March 27, 2013, 8:44 PM — Microsoft's Windows operating system spent close to two decades as the 'problem child' of the IT world - ubiquitous, buggy and easy to hack. But this week brought more evidence that Google and its Android mobile operating system may be taking that mantle from the Redmond, Washington, software giant.
Andrew Hoog, CEO, ViaForensics
Two stories this week highlighted Android's mounting security problems. First, researchers at Kaspersky Lab reported evidence that unknown assailants had used an Android application as bait in a targeted attack on Tibetan and Uyghur activists. Those communities have been the target of frequent, sophisticated attacks, which are believed to have the backing of the Chinese government.
Writing on Tuesday, Kaspersky researchers Costin Raiu, Kurt Baumgartner and Denis Maslennikov reported that a malicious, information-stealing Android application was pushed to attendees at the World Uyghur Conference in Geneva, Switzerland. The application, which was delivered in e-mail as an APK-format file, masqueraded as a conference-specific Android application, but pilfered information from infected phones, including the victim's contacts, call logs, SMS messages, geolocation and phone information.
The attacks were launched from the e-mail account of a Tibetan activist who had been hacked, and relied solely on social engineering to compromise victims. Kaspersky said it was the first example known of a targeted attack using a mobile phone application as bait, though there has long been evidence that cybercriminal and nation-backed groups were experimenting with such attacks. Android is a natural choice for this type of attack, given the more open application ecosystem that allows application installs outside of Google's official Google Play application store.

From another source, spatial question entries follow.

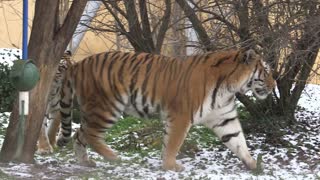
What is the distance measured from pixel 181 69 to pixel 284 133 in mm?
2916

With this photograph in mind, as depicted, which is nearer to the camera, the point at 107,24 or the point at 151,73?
the point at 151,73

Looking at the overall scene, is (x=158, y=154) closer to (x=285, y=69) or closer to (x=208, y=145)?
(x=208, y=145)

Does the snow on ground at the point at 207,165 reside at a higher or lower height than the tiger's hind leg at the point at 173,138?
lower

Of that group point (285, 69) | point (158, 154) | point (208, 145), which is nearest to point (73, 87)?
point (158, 154)

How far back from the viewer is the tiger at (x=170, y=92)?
7488 millimetres

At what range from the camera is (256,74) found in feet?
25.8

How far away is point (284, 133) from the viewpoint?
999 cm

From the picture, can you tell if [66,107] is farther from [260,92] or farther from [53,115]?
[260,92]

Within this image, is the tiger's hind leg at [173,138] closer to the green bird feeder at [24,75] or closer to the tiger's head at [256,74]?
the tiger's head at [256,74]

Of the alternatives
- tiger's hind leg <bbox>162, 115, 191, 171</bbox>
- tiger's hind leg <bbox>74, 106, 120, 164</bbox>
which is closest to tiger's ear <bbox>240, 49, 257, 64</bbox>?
tiger's hind leg <bbox>162, 115, 191, 171</bbox>

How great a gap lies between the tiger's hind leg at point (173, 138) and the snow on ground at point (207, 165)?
12 cm

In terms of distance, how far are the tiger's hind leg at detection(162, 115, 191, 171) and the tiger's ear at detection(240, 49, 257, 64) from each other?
101 cm

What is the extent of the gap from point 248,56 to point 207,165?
1.47 m

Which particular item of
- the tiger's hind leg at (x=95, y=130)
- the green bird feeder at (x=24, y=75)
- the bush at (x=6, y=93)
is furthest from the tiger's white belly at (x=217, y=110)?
the bush at (x=6, y=93)
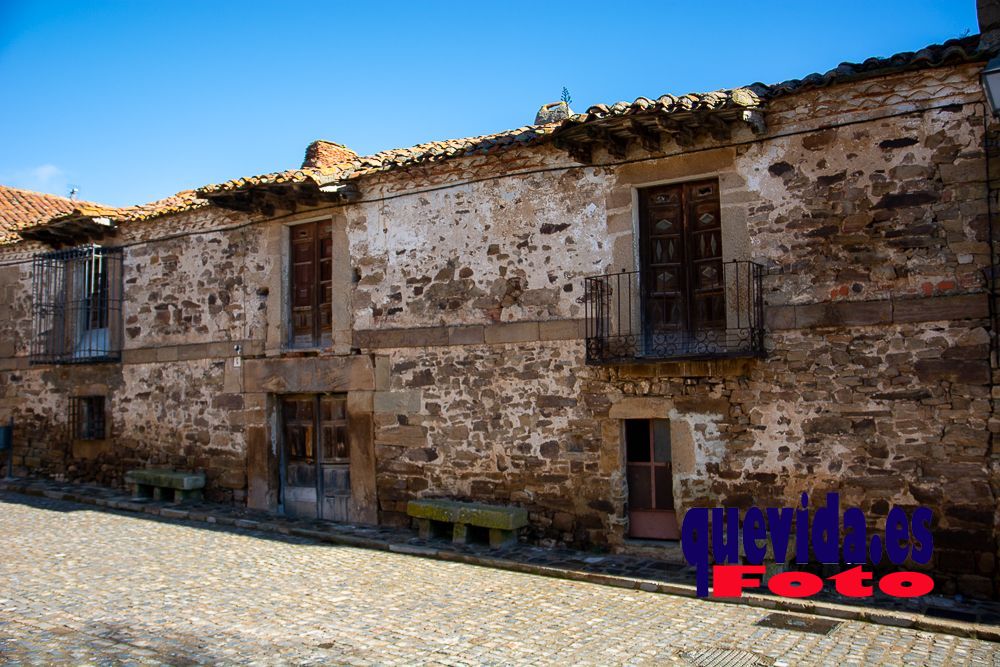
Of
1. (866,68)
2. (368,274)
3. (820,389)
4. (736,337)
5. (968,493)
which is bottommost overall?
(968,493)

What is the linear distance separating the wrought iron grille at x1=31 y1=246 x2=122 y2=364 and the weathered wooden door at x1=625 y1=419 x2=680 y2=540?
331 inches

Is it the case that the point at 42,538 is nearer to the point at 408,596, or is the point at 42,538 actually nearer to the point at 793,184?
the point at 408,596

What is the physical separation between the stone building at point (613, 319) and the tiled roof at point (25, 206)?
4488mm

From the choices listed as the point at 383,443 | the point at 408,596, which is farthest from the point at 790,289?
the point at 383,443

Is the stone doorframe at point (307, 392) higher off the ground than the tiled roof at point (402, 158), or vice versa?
the tiled roof at point (402, 158)

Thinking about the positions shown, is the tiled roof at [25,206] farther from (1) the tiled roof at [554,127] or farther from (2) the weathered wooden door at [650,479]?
(2) the weathered wooden door at [650,479]

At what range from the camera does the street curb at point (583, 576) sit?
582cm

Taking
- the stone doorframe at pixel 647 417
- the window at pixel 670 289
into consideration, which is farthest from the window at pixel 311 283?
the stone doorframe at pixel 647 417

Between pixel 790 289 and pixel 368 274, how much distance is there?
16.6ft

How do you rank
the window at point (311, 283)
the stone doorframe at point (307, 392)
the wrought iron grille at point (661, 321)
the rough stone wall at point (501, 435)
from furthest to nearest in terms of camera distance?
the window at point (311, 283)
the stone doorframe at point (307, 392)
the rough stone wall at point (501, 435)
the wrought iron grille at point (661, 321)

The other bad news for Android users came by way of ViaForensics, which published an analysis of a popular Android scheduling and task management application, Any.DO. That app has more than one million downloads from Google Play, and 50,000 reviews.
The application also has serious and exploitable security holes including a vulnerability that would allow an attacker to conduct a "man in the middle" attack on Any.DO users. ViaForensics said their analysis of the application revealed that the Android version of Any.Do failed to properly validate SSL (Secure Socket Layer) communications, leaving users vulnerable to Man-in-the-middle attacks. The application was also found to store user passwords in plain text, along with other sensitive data including: usernames, tasks, dates, times, emails and task data. The security holes present a "significant security risk to users," said Andrew Hoog, ViaForensics' CEO in the blog post.
Contacted by ITworld, Hoog said that the man-in-the-middle vulnerability in the Any.DO application should be a concern to organizations, not just Any.DO's users.
"People reuse user names and passwords. There are lot of unprotected wifi networks that an attacker can use to set up a man in the middle attack. And this is the kind of application that's used by non-technical consumers. They're not going to be sitting there worry about security,'" he said.
Hoog said ViaForensics made many attempts to inform Any.DO about the vulnerability and share the results of its audits, but that the company did not respond to efforts by ViaForensics to reach out. Efforts by ITworld to reach Any.DO were also not returned.
Hoog said that Android's rapid adoption gives it the kind of exposure that makes it comparable to Microsoft Windows. However, most of the security issues that have been identified are the result of insecure and poorly written applications for the Android platform, not the underlying operating system. The proliferation of third party application stores offering Android applications is also an issue, he said.
But Hoog said that he isn't convinced that the Android operating system is any less secure than iOS - but says that Apple's model of centralized management of updates has many advantages over Google's model. "I hear CXOs saying to me 'I know that (Apple) might get it wrong with an update, but I feel confident that a fix will be issued right away and that my users will get it."
The bigger issue, says Hoog, is that mobile operating systems vendors like Google and Apple don't allow security companies to have the low-level access to their operating systems that's needed to implement security features for mobile devices such as malware detection, digital rights management and so on.
"We're in this predicament because, as a security industry, we're locked out of building the kinds of tools we need to manage mobile devices because of the way the mobile industry has developed. Until that changes, we're going to be locked in to doing one-off solutions where you'll have to jailbreak a phone to do low level testing."
Third party security products might not make mobile operating systems hack-proof, he said. But the industry has come up with tools to help manage and mitigate risk. "I may not be able to prevent everything, but at least I have data," he says. Currently, however, security firms and organizations that face mobile threats have a dearth of options. "All I see is the walled garden," Hoog said. "And it's not pretty - it's not all roses."